Assume three r.v. $X_1, X_2, X_3$. They are conditionally independent in the following way:
$ X_1 \perp X_3 | X_2$
We have that:
$$P(X_3 | X_2) = P(X_3| X_2, X_1)$$
In the notes I am reading it says
Eq. expresses that $X_3$ only depends on $X_1$ through $X_2$.
This statement seems to be to be an intuitive one. However, I am not sure what it means. For me it seems quite the opposite, given $X_2$, information about $X_1$ doesn't change the distribution for $X_3$.

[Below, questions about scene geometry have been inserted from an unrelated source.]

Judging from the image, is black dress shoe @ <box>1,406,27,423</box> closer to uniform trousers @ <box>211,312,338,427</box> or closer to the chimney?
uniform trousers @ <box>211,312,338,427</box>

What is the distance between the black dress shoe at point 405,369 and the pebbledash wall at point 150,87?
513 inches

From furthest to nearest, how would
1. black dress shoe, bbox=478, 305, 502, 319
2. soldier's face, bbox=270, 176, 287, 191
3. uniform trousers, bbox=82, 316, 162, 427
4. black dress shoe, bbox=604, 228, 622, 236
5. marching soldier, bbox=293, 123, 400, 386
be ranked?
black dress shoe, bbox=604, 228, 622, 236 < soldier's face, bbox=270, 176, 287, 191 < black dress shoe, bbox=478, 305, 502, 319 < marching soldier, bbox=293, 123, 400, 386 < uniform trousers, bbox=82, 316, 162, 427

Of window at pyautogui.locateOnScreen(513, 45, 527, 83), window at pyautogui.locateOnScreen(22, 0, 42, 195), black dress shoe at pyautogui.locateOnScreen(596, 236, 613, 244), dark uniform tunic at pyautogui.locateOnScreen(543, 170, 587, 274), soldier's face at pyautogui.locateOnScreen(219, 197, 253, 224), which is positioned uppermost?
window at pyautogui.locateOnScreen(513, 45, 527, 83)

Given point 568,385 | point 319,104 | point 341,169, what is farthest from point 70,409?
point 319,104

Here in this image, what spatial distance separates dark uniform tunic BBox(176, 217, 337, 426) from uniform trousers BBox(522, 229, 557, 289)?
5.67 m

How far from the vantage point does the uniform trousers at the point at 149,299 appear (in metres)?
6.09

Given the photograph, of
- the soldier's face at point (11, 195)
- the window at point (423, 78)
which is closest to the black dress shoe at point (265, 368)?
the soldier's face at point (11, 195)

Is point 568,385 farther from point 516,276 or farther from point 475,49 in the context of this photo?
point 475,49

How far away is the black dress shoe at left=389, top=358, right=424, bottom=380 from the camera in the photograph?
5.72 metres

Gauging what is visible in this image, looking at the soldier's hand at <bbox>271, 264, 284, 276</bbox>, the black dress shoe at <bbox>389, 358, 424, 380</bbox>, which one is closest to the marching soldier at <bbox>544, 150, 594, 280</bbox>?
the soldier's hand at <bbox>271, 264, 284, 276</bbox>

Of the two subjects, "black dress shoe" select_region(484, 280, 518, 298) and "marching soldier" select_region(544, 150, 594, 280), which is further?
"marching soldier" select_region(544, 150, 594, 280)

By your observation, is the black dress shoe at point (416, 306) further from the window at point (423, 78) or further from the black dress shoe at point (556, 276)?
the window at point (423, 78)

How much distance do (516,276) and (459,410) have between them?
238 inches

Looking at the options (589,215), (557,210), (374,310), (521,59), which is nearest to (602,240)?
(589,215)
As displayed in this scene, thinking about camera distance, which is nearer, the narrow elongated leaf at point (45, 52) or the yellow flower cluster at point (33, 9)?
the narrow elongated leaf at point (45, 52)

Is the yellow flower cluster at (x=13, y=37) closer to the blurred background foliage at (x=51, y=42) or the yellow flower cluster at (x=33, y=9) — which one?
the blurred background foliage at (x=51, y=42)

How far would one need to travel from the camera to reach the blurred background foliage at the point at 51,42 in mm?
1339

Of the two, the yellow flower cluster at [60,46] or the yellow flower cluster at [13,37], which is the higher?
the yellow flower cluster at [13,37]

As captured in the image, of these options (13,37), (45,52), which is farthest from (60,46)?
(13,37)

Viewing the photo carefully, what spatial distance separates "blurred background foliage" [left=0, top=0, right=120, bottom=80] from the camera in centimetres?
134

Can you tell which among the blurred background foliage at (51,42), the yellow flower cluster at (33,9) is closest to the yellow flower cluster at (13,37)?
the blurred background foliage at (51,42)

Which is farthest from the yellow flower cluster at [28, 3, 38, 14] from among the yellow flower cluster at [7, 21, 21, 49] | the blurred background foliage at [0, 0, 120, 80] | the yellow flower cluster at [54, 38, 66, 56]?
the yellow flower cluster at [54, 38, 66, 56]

Then the notes proceed to say:
We say such a set of variables form a Markov chain for which we use the notation $X_1 \rightarrow X_2 \rightarrow X_3$
I take that the notation with the arrows says that $X_2$ depends on $X_1$ and that $X_3$ depends on $X_2$, but that $X_3$ depends only on $X_1$ "through" $X_2$ (whatever "through" means). I would like to understand what these ideas mean as precisely as I can in the context of conditional independence and specially, the last diagram and what "through $X_2$ means".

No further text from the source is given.